ドライフードの水分量

ドライフード(カリカリ)の水分量の少なさの問題や結石について。

ドライフードの水分量の少なさ

  • ネコは野生では小動物、小鳥、虫などを食べて生活しています。虫はとても小さいので、実質食べ物の多くの割合が小動物や小鳥となります。
  • 小動物や小鳥の体は、60~80%が水からできています。そのためネコの食事は、60~80%程度の水分を含むのが理想です。
  • 下表はネコの食事の平均的な水分量です。
    タイプ 水分量
    ドライフード 5~10%
    ウェットフード 70~80%
    生食 60~70%
    手作り食(加熱) 60~70%
    ドライフードは商品だけでなく、保存状態でも水分量が若干変わります。手作り食の場合、食材や調理方法でも水分量が変わります。
  • ドライフード(カリカリ)だけ水分がとても少ないことが分かります。

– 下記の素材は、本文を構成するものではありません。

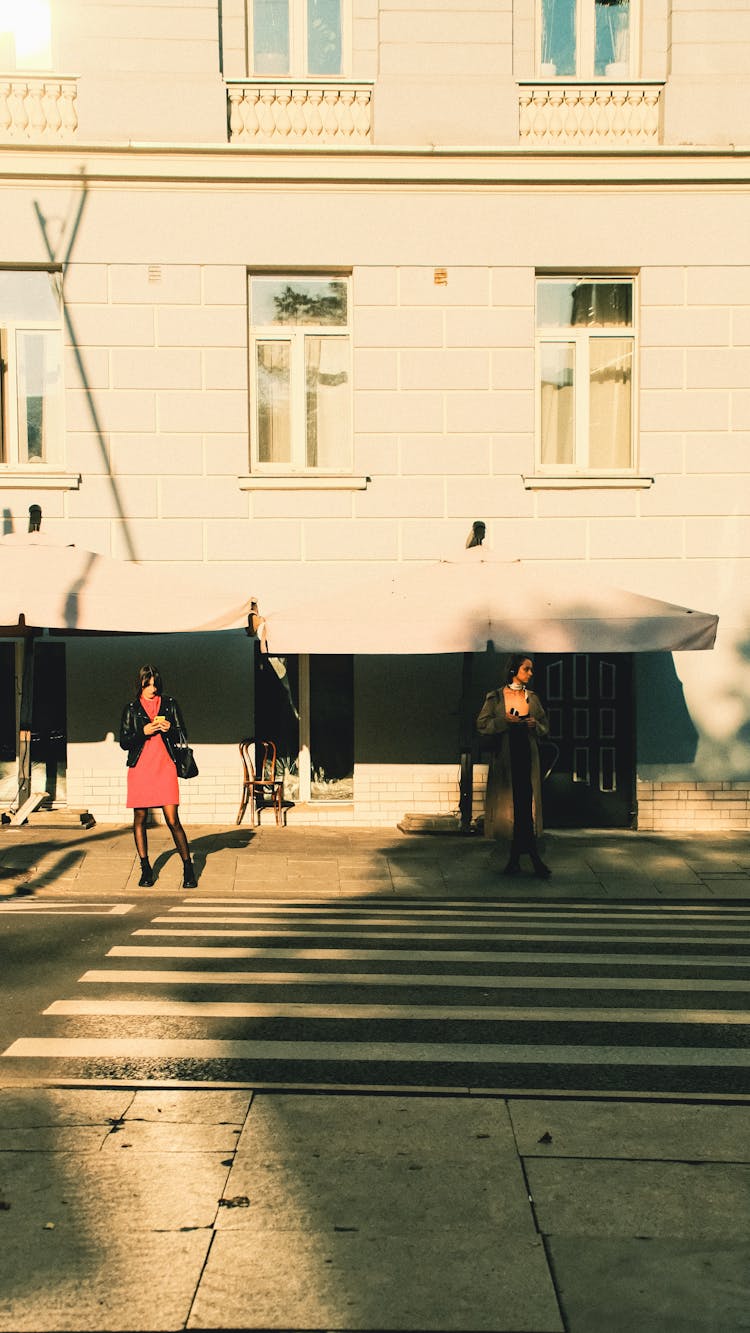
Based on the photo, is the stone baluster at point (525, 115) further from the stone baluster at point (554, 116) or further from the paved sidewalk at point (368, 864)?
the paved sidewalk at point (368, 864)

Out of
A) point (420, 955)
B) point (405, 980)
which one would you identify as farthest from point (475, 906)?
point (405, 980)

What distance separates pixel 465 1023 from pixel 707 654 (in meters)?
8.32

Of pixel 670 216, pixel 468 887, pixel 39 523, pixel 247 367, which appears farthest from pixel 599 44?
pixel 468 887

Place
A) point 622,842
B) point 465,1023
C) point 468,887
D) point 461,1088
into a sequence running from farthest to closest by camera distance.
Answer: point 622,842 → point 468,887 → point 465,1023 → point 461,1088

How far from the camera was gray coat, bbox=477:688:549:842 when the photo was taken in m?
11.3

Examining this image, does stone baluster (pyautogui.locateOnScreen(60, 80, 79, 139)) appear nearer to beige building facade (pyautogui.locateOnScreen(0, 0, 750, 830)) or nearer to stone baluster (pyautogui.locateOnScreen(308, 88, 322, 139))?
beige building facade (pyautogui.locateOnScreen(0, 0, 750, 830))

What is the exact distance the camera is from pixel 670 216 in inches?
548

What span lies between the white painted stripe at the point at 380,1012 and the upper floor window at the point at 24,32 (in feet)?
36.0

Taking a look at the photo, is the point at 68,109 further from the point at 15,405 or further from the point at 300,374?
the point at 300,374

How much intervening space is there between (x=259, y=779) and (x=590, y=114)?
800cm

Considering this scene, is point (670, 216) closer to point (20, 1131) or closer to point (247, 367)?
point (247, 367)

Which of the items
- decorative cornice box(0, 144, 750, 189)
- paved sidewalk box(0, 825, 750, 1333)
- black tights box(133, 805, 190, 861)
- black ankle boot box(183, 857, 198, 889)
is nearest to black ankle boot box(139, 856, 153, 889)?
black tights box(133, 805, 190, 861)

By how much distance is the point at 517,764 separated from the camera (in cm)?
1129

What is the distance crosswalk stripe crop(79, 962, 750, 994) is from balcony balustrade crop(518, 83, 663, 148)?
976cm
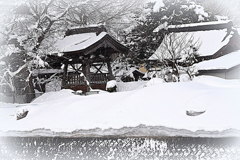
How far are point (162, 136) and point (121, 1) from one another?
1747 centimetres

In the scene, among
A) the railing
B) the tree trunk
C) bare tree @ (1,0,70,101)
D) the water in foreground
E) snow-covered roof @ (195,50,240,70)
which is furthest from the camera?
the railing

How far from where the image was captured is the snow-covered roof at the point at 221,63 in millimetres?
18297

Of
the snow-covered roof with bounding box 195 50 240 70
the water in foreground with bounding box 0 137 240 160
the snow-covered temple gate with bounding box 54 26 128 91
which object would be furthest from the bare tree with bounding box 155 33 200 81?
the water in foreground with bounding box 0 137 240 160

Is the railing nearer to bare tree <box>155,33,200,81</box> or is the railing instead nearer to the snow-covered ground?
bare tree <box>155,33,200,81</box>

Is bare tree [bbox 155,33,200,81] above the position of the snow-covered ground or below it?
above

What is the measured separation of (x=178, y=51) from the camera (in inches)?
786

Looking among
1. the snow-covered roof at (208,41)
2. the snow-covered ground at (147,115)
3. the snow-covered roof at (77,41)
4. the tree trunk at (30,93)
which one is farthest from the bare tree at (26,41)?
the snow-covered ground at (147,115)

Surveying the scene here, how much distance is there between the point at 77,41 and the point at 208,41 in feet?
25.8

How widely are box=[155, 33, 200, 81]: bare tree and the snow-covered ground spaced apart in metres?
10.6

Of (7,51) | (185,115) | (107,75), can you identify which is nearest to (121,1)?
(107,75)

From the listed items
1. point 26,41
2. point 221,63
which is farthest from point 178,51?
point 26,41

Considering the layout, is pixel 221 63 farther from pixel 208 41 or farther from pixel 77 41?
pixel 77 41

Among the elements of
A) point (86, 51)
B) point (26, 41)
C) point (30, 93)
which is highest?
point (26, 41)

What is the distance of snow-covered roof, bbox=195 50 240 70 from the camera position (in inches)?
720
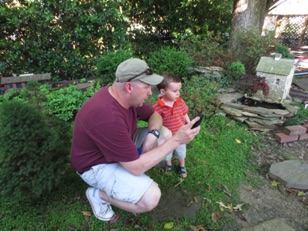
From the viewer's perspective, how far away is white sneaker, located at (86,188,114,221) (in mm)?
2303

水分量の観点でいえば、カリカリはネコにはあまり向いていません。

ドライフードをあげても水を飲めば大丈夫?

  • 猫缶をよく食べるネコさんは、食事で十分な水分を摂取できるためお水をあまり飲みません。一方でカリカリをよく食べるネコさんは、食事に水分があまり含まれていないためお水をたくさん飲みます。
  • しかし、カリカリに含まれる水分はあまりに少なく、お水をたくさん飲んだとしても十分な水分が摂取できていないネコさんが多いようです。ウェットフードだけを食べるネコが1日に摂取する水分量は、ドライフードだけを食べるネコの約1.5倍ということです(脚注1)。
  • 言い換えれば、ドライフードだけを食べるネコさんは、お水をたくさん飲んだとしても、平均して必要量のおよそ1.5分の一(67%)しか水分を摂取できていません。これはあくまで平均なので、ネコさんによっては水分量がもっと足りていないことも考えられます。これでは病気になってしまっても仕方がありません。
  • ネコの摂取水分量が増えると、慢性的な脱水を予防するだけでなく、ネコの尿量が増えます。ウェットフードを食べることでオシッコの量が増えるため、ドライフードだけを食べているネコよりも尿が薄くなります。
  • カリカリだけ食べるネコは1日平均1~2回オシッコをしますが、缶詰だけ食べるネコは1日平均2~4回オシッコをします。ウェットフードを食べるネコは膀胱に濃いオシッコをためておかないので、濃い尿が原因となる病気にかかりにくくなります。
  • 濃い尿が原因となる病気は、FLUTD(猫下部尿路疾患)、尿路結石、腎結石などがあります。ドライフードを食べず、お肉が主原料のウェットフード、バランスの良い生食や手作り加熱食などを食べているネコさんは、これらの病気にかかることはほとんどありません。

どうして水をあまり飲まないの?

  • ドライフードをあげている方は、ネコさんに水を飲ませる方法を色々工夫されている方も多いみたいです。そもそもネコさんが必要量の水をガブガブ飲んでくれれば苦労もないのですが、ネコは砂漠の動物のため中々水を飲まないようです。
  • ネコの直接の祖先はリビアヤマネコと言われています。リビアヤマネコはアフリカや中東の砂漠に生息しています。
  • リビアヤマネコは砂漠の暑い、乾燥した地域に住んでいたため、池などの飲み水がないことが多々ありました。そのため人間など他の動物に比べ、喉が渇きにくく進化したようです。砂漠の生き物には水をあまり飲まない動物がたくさんいますよね。
  • ネコの水分摂取が不足しがちなのは、ネコの舌が水を飲むために作られていないことも1つの原因です。(猫は水を飲むのが苦手!で説明しています。)
  • リビアヤマネコの水分摂取は、水を飲むのではなく、主に狩った獲物が体に持っている水分から行われていました。直接の子孫であるイエネコも体の仕組みはあまり変わっていません。そのためネコは水分を食事と別々にとるのではなく、一緒にとる方が向いています。

ドライフードに水を加えても大丈夫?

  • 水分量の観点からいえば、ドライフードを水でふやかしてあげてもOKです。
  • カリカリは1日中お皿に出しておき、ネコが自由に食べられるようにすることも多いと思います。しかし水でふやかしてしまった以上、ウェットフード同様に微生物が繁殖したり、穀物につくカビ増殖の危険もあります。
  • ふやかしたカリカリを1日中出しておくのは危険が伴います。ウェットフードを出しておくのと同じくらいの時間が来ても食べられていなかったら、その分は捨てた方が無難です。
  • ふやかしたドライフードは長い時間放置できず、ウェットフードと同じ扱いになってしまいます。ウェットフードは缶詰にされるとき殺菌処理されているため、ふやかしたドライフードの方が寧ろ危険です。カリカリをやめて缶詰に移行してしまえば、カリカリに含まれる炭水化物も避けることができます。